DOCUMENT EXTRACT -
I’ve been reading quite a bit about bullying lately, not just because it is a hot topic, and an enormous problem in cyberspace, but also because I’ve only just begun to realize, with the benefit of hindsight, its impact. I don’t usually like labels, but ‘bully’ is a very handy concept in that it enables you to put the bully/bullies into a kind of metaphorical ‘bully box’ and toss them away.

Now, obviously, bullying is not a new problem, but it seems to have been talked about much more over the last 12 years or so. There is very little I can add to this burgeoning discourse. I am more interested in the characteristics of a bully and in trying to figure out why a bully is a bully. I’m also curious about whether a bully can change. As is probably obvious, I am fascinated by this topic.

Characteristics of a bully (including possible reasons for the bullying personality):

  • Often bullies have poor communications skills, so use shouting and swearing to get a point across.
  • Typically, bullies will be devoid of empathy and may not even understand the meaning of the word.
  • Bullies may use the following tactics: invasion (arriving aggressively on your doorstep unexpectedly); coercion (the surprise attack method of getting you to do something); complaint (to make you think you are in the wrong); charm (pretense of friendliness to get something from you); and/or inane smalltalk (to bore you into submission).
  • Interestingly, bullies may never have been bullied themselves but, instead, may have been over-indulged children who have learned that tantrums work.

Saved data entries
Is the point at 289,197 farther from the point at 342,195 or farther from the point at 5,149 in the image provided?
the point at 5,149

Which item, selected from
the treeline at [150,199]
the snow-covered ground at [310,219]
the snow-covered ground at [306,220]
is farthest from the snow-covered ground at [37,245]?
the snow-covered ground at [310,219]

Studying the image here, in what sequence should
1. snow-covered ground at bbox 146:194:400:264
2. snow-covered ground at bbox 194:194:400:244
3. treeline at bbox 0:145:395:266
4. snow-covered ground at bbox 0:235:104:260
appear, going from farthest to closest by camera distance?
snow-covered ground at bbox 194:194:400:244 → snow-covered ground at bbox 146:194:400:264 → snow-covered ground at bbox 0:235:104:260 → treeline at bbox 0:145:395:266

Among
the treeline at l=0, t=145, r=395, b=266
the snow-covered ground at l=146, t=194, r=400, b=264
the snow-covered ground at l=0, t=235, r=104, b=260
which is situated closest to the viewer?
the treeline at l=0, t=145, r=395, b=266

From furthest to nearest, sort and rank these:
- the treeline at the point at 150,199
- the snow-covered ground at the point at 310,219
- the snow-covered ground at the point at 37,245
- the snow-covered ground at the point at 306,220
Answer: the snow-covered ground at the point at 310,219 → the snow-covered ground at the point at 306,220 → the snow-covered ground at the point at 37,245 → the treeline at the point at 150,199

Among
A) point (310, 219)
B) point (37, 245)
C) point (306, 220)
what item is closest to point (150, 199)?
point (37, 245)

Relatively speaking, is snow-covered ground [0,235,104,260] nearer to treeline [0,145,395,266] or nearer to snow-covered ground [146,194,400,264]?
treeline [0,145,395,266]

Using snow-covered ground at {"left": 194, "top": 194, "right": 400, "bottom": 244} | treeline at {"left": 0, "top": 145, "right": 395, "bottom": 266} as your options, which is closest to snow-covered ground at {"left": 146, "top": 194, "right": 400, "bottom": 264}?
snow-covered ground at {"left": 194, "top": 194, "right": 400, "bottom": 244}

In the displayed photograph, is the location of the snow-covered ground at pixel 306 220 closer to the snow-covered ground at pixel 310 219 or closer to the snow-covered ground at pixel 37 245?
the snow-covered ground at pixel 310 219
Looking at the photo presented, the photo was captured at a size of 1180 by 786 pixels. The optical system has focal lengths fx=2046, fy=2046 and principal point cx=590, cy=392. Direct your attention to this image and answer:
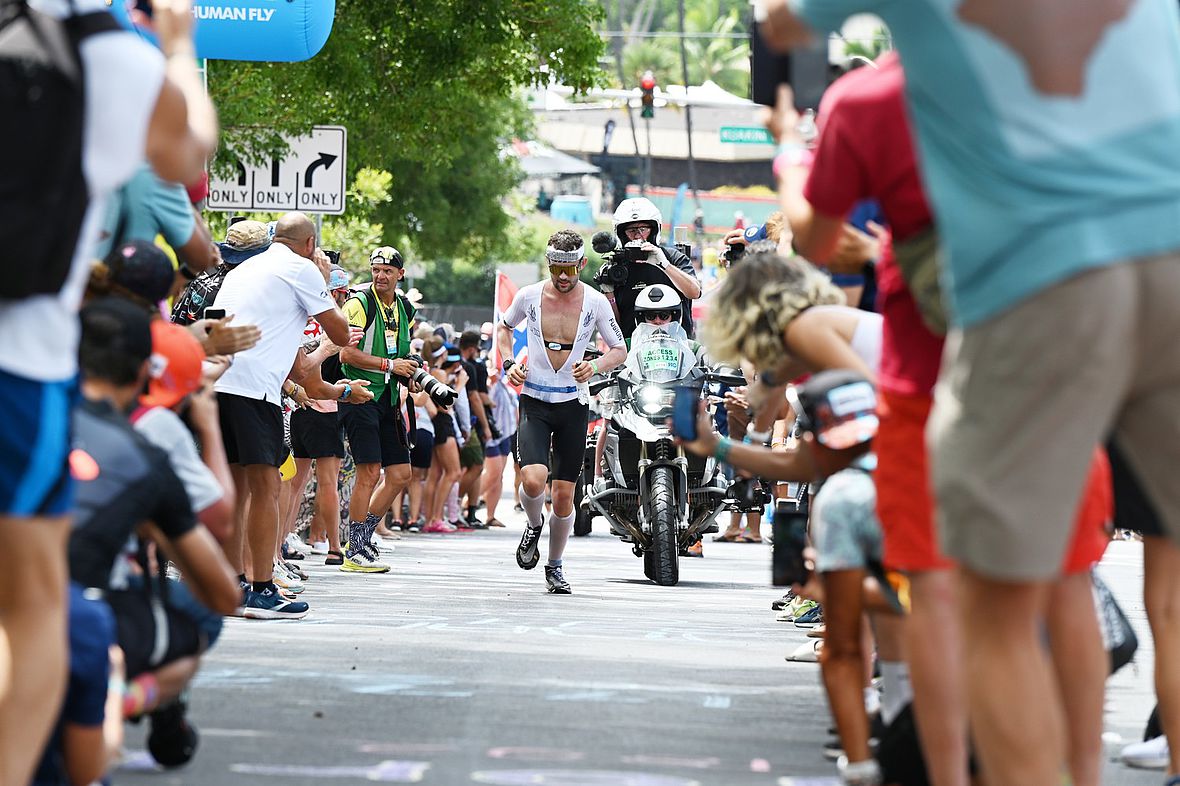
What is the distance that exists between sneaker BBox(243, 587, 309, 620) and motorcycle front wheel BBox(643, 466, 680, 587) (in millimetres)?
3720

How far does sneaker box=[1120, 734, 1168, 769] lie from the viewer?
6.54m

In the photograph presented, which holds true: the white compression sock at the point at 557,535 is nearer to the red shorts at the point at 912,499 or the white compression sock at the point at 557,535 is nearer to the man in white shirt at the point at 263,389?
the man in white shirt at the point at 263,389

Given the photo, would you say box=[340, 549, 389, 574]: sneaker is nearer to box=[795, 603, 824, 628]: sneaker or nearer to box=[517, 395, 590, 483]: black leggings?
box=[517, 395, 590, 483]: black leggings

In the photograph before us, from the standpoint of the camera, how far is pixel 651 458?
14.6 m

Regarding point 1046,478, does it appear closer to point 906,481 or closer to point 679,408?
point 906,481

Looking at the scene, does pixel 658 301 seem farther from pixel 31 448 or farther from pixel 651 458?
pixel 31 448

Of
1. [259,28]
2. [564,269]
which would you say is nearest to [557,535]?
[564,269]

LIST OF TASKS -
[1] Translate this sentence from the passage on bullying into Spanish: "I’m also curious about whether a bully can change."
[2] For each statement, answer yes or no according to the passage on bullying, and quote the words that decide it: (a) The writer calls bullying a new problem. (b) Charm is listed as a tactic bullies may use. (c) Bullies have always been bullied themselves.
The saved data entries are separate material, apart from the passage on bullying.

ANSWERS GIVEN -
[1] También tengo curiosidad por saber si un acosador puede cambiar.

[2]
(a) No: "bullying is not a new problem"
(b) Yes: "charm (pretense of friendliness to get something from you)"
(c) No: "bullies may never have been bullied themselves"